Firm I and firm II have formed a strategic alliance where firm II buys the products of firm I

a).Firm I and firm II have formed a strategic alliance where firm II buys the products of firm I. The alliance is mutually beneficial to both firms though there are risks involved. Firm I agrees to build a new plant next to firm II primary facility. The agreement between the two firms is that, firm I builds a new plant close to firm II primary facility so that it can be easy for them to purchase the products of firm I. Firm I is at a greater risk as compared to Firm II. According to the alliance, Firm II seems to be benefiting more than Firm I. Firm I will incur the cost of building a new plant so that they can specifically sell their products to Firm II. The benefits of having Firm I build their plant close to Firm II primary facility is for them to minimize costs of transport and also to supervise the production to ensure it meets their standards.

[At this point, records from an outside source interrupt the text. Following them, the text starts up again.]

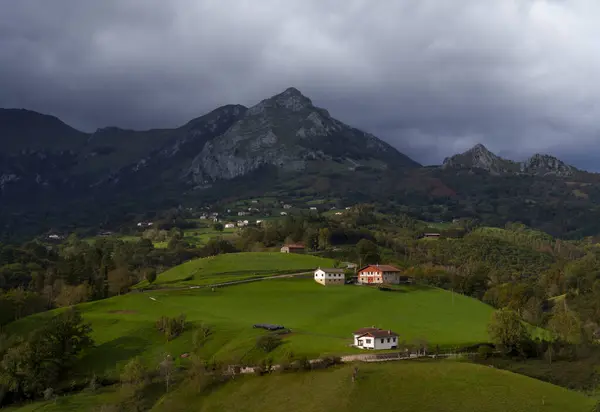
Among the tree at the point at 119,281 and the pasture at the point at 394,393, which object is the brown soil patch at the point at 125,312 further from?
the pasture at the point at 394,393

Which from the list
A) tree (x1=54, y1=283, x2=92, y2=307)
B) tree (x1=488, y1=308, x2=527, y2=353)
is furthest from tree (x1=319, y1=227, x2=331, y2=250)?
tree (x1=488, y1=308, x2=527, y2=353)

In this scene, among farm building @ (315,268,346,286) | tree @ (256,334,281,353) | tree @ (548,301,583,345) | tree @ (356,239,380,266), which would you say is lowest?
tree @ (548,301,583,345)

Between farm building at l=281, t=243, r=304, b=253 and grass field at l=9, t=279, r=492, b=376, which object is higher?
farm building at l=281, t=243, r=304, b=253

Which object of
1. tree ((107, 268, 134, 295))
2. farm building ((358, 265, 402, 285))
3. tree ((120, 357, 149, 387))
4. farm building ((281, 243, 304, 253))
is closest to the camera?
tree ((120, 357, 149, 387))

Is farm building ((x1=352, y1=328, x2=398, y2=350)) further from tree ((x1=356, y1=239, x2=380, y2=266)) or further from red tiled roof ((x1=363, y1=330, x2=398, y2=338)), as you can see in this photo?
tree ((x1=356, y1=239, x2=380, y2=266))

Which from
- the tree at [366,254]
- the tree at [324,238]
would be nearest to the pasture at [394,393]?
the tree at [366,254]

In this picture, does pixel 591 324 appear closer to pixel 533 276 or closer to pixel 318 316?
pixel 318 316

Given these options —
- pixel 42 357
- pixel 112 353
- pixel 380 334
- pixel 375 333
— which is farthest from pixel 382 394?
pixel 42 357
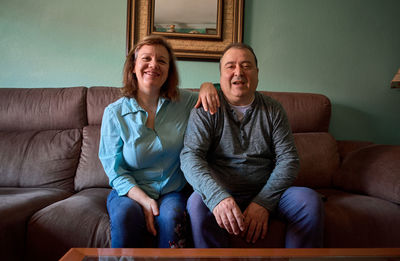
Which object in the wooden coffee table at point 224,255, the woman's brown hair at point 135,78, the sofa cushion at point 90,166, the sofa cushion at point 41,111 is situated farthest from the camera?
the sofa cushion at point 41,111

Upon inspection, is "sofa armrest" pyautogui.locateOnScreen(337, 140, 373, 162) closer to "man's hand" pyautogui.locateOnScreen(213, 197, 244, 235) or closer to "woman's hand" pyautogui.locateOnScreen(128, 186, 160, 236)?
"man's hand" pyautogui.locateOnScreen(213, 197, 244, 235)

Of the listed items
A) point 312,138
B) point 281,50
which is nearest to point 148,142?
point 312,138

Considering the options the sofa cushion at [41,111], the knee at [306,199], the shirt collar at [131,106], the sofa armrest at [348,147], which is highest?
the shirt collar at [131,106]

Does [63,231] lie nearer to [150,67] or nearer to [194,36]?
[150,67]

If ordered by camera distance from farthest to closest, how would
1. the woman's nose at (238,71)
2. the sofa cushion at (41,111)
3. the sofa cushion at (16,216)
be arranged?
the sofa cushion at (41,111) < the woman's nose at (238,71) < the sofa cushion at (16,216)

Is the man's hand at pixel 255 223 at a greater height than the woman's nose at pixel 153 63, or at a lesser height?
lesser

This is likely to cause problems when it comes to selling of the products to Firm II which is the major customer. Problems with setting the price will arise and firm II is likely to control the prices of the products from Firm I (Gerybadze, 1995). The alliance is likely to encounter strains in case firm II establishes a buyer for the same products as those of firm I that are being sold at a cheaper price. In this case, Firm I will incur huge losses with the loss of their major buyers.

b).Firm A and Firm B have formed an alliance for them to capture new markets. Both firms wish to sell their products to each other’s home countries. In the case of Firm B, selling its products in the home country of firm A does not require many regulations which mainly involve the government. On the other hand, Firm A requires contracts from the government of Firm B for it to capture the market. As explored by Ajami & Goddard (2006) there are risks involved in capturing new markets especially those related with the culture of a certain country. The government could also have strict regulations for those who wish to sell their products in that particular country. Though Firm B might face the risk of cultural difference making it hard to penetrate the market, Firm A is at a greater risk because the sell of its products is not as immediate as that of Firm B in the home country of Firm A. The regulations that might be imposed by the government may make it impossible for Firm A to sell its products in the home country of Firm A.

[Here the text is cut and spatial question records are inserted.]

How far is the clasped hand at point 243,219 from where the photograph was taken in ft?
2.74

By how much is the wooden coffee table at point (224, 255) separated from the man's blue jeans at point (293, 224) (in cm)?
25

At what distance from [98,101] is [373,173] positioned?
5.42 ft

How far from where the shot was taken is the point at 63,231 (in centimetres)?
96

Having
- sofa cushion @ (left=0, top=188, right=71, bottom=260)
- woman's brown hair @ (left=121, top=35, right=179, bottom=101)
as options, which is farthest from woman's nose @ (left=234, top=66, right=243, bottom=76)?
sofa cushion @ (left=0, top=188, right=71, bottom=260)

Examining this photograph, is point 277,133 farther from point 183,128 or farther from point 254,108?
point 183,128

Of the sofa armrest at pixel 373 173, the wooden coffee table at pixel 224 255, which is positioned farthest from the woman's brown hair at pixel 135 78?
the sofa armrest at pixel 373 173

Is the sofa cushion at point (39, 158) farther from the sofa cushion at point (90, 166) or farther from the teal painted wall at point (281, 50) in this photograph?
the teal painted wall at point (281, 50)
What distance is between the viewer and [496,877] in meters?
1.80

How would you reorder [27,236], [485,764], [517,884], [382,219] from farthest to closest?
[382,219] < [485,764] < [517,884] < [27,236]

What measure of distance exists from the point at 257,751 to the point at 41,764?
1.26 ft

c). The strategic alliance formed by firm 1 and firm 2 is aimed at sharing of technologies between the two firms. This is a good venture since the new technology that is meant to be incorporated in the products of firm 2 might yield them a huge profit as compared to their profits before the alliance. In return, the profits realized by firm 2 are to be shared with firm 1 which owns the new technology. However, there are risks involved which are mainly derived from trust (Ireland, Hoskisson & Hitt, 2008). The new technology given to firm 2 by firm 1 is untested and could be bound to fail putting the firm out of business. The other issue is that firm 2 might not share their profits with firm 1 if the new technology is a success. However, firm 2 is at a greater risk because use of the new technology could lead to production of goods that are either substandard or those that do not fit the preferences of the consumers. For them it is a greater risk because competitors might use this move to their advantage in case the use of the new technology is not a success. Firm 2 runs the risk of compromising their products or being put out of business while firm 1 runs the risk of loosing one of their new technologies.

References

Ireland, R., Hoskisson, R. & Hitt, M. (2008). Understanding Business Strategy: Concepts and Cases. New York: Cengage Learning. Print.

Gerybadze, A. (1995). Strategic alliances and process redesign: effective

Management and restructuring of cooperative projects and networks. New York: Walter de Gruyter. Print.

Ajami, R. & Goddard, J. (2006). International business: theory and practice. New York: M.E. Sharpe SharpeLtd. Print.